Stored data:
▼▼▼

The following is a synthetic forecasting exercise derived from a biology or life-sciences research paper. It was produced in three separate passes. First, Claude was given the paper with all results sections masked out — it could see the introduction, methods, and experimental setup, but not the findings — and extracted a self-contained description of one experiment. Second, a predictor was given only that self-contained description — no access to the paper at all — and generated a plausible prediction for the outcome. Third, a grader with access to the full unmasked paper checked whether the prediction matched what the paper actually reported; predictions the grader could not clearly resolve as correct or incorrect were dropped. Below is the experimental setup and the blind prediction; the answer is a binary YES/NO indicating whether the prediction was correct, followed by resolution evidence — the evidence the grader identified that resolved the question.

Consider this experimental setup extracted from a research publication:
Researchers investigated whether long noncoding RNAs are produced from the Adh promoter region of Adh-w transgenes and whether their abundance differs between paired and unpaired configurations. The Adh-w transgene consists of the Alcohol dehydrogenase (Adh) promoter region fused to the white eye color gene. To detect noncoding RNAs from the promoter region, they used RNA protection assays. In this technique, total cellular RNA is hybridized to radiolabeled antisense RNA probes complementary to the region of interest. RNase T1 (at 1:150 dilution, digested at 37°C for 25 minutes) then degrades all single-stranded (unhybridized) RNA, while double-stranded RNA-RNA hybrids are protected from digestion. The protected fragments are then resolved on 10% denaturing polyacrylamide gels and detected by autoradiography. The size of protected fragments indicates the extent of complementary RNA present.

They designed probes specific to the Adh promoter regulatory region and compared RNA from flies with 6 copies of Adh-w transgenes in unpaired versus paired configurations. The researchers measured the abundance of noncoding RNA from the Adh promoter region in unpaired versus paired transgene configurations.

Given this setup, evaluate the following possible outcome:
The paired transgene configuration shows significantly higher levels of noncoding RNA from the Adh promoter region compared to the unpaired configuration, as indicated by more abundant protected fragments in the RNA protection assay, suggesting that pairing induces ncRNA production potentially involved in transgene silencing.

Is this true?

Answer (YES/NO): NO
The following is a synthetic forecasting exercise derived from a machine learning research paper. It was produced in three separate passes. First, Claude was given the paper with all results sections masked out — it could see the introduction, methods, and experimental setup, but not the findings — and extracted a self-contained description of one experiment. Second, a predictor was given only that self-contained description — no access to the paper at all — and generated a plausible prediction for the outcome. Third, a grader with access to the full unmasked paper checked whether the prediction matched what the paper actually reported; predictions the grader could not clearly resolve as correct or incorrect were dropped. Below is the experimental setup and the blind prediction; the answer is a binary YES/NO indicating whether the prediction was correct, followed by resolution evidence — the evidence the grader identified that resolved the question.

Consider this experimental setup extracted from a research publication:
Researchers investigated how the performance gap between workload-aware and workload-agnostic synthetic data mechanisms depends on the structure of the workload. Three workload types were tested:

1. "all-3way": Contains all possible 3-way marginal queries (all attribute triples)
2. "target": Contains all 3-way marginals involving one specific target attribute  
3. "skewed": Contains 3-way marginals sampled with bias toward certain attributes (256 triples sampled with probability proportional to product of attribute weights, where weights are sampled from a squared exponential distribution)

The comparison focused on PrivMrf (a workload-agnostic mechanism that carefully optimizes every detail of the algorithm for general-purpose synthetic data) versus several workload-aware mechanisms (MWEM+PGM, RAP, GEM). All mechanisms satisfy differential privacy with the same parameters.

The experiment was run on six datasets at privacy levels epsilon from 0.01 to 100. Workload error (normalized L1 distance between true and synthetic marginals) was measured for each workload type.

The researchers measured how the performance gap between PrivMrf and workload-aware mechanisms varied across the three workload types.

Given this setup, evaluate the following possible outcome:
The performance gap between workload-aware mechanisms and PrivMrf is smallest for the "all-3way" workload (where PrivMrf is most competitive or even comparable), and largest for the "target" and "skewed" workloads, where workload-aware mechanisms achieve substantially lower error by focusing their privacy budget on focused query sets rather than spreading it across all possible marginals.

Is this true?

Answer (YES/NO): NO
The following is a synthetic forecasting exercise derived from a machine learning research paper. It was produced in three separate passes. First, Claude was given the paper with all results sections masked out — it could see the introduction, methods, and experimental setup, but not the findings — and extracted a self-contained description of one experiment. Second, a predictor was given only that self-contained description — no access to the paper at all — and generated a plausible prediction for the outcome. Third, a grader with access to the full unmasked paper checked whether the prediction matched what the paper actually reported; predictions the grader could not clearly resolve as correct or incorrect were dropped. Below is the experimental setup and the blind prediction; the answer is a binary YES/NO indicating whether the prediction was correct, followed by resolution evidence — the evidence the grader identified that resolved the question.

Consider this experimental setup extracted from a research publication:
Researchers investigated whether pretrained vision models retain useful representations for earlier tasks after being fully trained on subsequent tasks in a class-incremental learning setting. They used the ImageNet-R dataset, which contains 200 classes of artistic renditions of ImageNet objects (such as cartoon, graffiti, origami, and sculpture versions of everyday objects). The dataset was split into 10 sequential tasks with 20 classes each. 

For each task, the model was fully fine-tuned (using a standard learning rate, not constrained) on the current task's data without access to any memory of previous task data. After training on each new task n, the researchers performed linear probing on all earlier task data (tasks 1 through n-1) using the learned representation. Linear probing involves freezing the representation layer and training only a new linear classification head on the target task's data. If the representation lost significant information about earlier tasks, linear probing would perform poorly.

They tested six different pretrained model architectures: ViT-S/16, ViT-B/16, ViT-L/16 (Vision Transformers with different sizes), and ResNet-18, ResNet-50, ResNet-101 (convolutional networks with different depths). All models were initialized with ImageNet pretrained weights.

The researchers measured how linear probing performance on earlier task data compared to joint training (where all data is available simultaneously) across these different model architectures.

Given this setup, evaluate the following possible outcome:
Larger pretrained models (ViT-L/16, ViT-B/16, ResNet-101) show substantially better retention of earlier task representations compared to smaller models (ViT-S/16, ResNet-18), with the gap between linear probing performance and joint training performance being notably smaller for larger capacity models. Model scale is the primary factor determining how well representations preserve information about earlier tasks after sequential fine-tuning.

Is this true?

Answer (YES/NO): NO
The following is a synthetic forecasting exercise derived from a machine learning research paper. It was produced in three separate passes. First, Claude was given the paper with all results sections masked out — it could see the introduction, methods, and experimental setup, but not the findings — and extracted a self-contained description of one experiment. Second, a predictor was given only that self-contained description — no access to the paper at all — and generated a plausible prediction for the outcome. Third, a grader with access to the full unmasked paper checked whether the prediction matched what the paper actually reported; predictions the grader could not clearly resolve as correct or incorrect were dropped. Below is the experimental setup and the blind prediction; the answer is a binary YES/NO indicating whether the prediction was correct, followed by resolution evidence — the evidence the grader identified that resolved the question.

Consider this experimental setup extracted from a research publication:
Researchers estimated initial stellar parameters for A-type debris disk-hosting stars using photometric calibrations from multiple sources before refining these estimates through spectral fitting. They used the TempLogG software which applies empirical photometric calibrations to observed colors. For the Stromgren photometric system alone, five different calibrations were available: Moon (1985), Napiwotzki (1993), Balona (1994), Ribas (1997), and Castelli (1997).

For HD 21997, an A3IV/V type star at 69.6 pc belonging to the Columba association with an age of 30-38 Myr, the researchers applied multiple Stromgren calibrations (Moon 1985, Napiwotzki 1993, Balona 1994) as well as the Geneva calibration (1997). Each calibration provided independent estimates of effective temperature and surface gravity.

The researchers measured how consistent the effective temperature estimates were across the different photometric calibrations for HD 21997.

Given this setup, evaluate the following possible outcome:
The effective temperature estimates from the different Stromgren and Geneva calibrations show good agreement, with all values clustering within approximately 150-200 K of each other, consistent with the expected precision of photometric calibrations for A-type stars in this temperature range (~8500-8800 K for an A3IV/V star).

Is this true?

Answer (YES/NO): YES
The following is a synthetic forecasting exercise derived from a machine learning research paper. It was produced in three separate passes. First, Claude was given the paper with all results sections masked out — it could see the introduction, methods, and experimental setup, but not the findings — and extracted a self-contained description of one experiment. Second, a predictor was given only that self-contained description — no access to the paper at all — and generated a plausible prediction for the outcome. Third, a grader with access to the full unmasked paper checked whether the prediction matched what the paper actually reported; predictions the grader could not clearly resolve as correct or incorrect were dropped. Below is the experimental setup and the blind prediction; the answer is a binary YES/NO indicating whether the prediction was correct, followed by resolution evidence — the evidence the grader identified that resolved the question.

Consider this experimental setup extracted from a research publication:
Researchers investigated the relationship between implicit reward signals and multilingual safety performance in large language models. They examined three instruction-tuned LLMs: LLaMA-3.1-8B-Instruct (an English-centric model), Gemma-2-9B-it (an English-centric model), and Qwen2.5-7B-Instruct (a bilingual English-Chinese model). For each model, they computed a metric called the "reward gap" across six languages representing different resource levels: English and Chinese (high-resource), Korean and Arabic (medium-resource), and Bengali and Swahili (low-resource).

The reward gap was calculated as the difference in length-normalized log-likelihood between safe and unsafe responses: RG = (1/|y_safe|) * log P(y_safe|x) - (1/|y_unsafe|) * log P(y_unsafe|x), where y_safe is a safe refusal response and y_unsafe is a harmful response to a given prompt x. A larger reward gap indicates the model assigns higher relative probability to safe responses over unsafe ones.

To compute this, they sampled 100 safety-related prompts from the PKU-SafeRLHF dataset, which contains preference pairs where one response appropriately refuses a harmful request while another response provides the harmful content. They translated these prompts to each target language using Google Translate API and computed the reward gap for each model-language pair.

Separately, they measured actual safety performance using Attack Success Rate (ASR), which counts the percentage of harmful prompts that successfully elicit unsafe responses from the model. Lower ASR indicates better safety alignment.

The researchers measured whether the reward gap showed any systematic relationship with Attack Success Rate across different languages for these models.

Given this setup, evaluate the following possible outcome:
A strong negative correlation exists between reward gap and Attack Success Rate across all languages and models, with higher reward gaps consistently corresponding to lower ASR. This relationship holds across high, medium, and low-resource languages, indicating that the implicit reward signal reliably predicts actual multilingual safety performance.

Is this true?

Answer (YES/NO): NO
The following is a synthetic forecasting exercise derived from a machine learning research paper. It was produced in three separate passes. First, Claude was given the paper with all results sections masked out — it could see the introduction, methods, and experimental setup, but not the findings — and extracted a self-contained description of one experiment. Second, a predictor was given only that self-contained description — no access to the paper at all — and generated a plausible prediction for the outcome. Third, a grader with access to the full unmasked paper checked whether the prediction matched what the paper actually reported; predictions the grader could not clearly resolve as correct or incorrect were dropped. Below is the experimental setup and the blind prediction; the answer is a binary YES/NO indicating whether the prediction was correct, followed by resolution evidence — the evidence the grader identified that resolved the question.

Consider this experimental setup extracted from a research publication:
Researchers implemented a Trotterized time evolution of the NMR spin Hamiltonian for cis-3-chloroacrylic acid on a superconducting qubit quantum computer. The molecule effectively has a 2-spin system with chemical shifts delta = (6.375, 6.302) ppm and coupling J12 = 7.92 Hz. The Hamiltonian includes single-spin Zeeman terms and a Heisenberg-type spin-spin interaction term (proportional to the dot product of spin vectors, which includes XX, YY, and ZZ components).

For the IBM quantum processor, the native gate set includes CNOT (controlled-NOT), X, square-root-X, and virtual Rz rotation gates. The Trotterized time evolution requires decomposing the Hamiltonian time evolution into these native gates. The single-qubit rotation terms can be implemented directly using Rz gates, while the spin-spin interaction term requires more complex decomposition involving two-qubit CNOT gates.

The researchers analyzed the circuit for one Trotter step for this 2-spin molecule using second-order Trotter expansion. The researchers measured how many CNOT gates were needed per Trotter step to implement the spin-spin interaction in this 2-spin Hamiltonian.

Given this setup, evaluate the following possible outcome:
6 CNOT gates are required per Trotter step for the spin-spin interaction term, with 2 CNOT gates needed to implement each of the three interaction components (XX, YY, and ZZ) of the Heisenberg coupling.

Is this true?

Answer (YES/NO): NO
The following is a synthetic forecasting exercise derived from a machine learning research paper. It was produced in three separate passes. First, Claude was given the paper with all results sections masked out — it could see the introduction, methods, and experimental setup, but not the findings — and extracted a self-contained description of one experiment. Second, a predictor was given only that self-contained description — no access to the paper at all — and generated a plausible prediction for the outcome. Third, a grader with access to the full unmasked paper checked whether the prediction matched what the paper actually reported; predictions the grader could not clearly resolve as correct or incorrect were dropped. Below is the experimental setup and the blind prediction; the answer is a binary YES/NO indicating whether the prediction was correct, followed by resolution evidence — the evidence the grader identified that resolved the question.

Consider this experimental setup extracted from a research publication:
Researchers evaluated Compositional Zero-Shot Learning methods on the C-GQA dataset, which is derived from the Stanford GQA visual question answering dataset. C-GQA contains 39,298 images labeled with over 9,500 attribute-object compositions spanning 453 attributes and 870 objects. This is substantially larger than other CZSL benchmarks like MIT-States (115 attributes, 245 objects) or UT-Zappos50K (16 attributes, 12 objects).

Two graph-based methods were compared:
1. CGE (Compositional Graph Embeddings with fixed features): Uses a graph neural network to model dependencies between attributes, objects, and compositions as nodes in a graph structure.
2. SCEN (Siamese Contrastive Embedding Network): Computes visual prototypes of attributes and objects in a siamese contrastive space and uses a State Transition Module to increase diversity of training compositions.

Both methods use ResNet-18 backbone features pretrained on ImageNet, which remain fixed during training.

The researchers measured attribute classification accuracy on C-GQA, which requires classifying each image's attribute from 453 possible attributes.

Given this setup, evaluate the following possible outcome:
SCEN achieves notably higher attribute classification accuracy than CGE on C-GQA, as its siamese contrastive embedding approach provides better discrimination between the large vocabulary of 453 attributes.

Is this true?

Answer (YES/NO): NO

▲▲▲

Print again the lines of the entries above that fall between the line holding "6 CNOT gates" and the line holding "Two graph-based methods", inclusive, exactly as they stand.

6 CNOT gates are required per Trotter step for the spin-spin interaction term, with 2 CNOT gates needed to implement each of the three interaction components (XX, YY, and ZZ) of the Heisenberg coupling.

Is this true?

Answer (YES/NO): NO
The following is a synthetic forecasting exercise derived from a machine learning research paper. It was produced in three separate passes. First, Claude was given the paper with all results sections masked out — it could see the introduction, methods, and experimental setup, but not the findings — and extracted a self-contained description of one experiment. Second, a predictor was given only that self-contained description — no access to the paper at all — and generated a plausible prediction for the outcome. Third, a grader with access to the full unmasked paper checked whether the prediction matched what the paper actually reported; predictions the grader could not clearly resolve as correct or incorrect were dropped. Below is the experimental setup and the blind prediction; the answer is a binary YES/NO indicating whether the prediction was correct, followed by resolution evidence — the evidence the grader identified that resolved the question.

Consider this experimental setup extracted from a research publication:
Researchers evaluated Compositional Zero-Shot Learning methods on the C-GQA dataset, which is derived from the Stanford GQA visual question answering dataset. C-GQA contains 39,298 images labeled with over 9,500 attribute-object compositions spanning 453 attributes and 870 objects. This is substantially larger than other CZSL benchmarks like MIT-States (115 attributes, 245 objects) or UT-Zappos50K (16 attributes, 12 objects).

Two graph-based methods were compared:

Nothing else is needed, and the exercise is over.